●あなたへの手紙
第1回「①神経質/②神様のおかげ」

金光教放送センター
おはようございます。小林眞です。
宮崎県にお住まいの30代のOLの方から、こんなお便りを頂きました。
「私は会社の先輩から『神経質』だとよく言われます。例えば、湯飲み茶碗を洗ったりする時、先輩は水でさっと洗って済ませるのですが、私は洗剤できちっと洗わないと気が済まないのです。そんなことでも『神経質ね』と笑われるのですが、こんなことがしょっちゅうあるのです。私からすると逆に、先輩の方が気遣いが足りなさすぎると思うのですが、どうしたらいいのでしょうか。」
そうですか。それで神経質ですか。私はあなたにお茶碗を洗ってもらいたいですね。大抵の人は、どうしても自分を基準にして人のことを評価するので、大ざっぱな人からみれば、あなたは神経質に映るのかもしれませんね。でも、人から「神経質だ」なんて言われると気分がよくないですよね。
私もどちらかというと神経質な方なんですが、若いころには、人からそれを指摘されて、ちょっといらついていた時期がありました。それで、そのころは今のあなたと同じように、そんなことを言う人に対して「あなたたちが無神経すぎるんだ」と、いつも思っていました。
同じ一つの事柄でも、人によって感じ方、考え方はまちまちです。夫婦や親子、兄弟であってもです。ですから、いろんな事柄に出会う度に、いつも「自分は正しくて人が違う」というように思っていたら、衝突ばかりしてしまいます。やはり人の意見もちょっとは聞いていく必要がありますよね。
それで私は「ひょっとしたら、私は本当に神経質なのかもしれない」と思うようになり、それで自分を素直に見てみると、確かに、人よりは神経質なところがあるのがだんだん分かってきたのですが、そう自分のことが思えるようになると、例え人から神経質だと言われても、もう反発する必要がなくなるんですよね。

● 問題
上の抜粋のうち「同じ一つの事柄でも」で始まる段落を、主な内容を残して短く書き直すこと。

● 収集データ
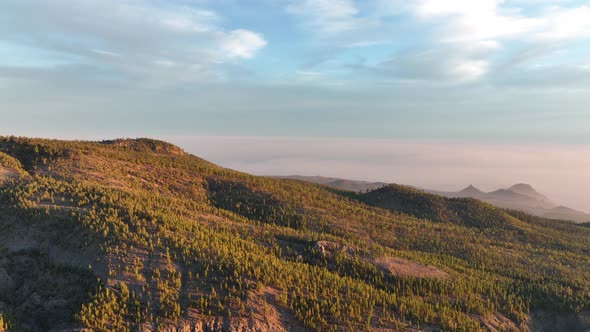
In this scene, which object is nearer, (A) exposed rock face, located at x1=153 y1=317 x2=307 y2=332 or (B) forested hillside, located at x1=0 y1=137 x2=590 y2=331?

● 解答
同じ事柄でも、感じ方や考え方は人によって違い、夫婦や親子、兄弟でもそうだ。いつも自分が正しく人が違うと思っていると衝突ばかりになるので、人の意見も少しは聞く必要がある。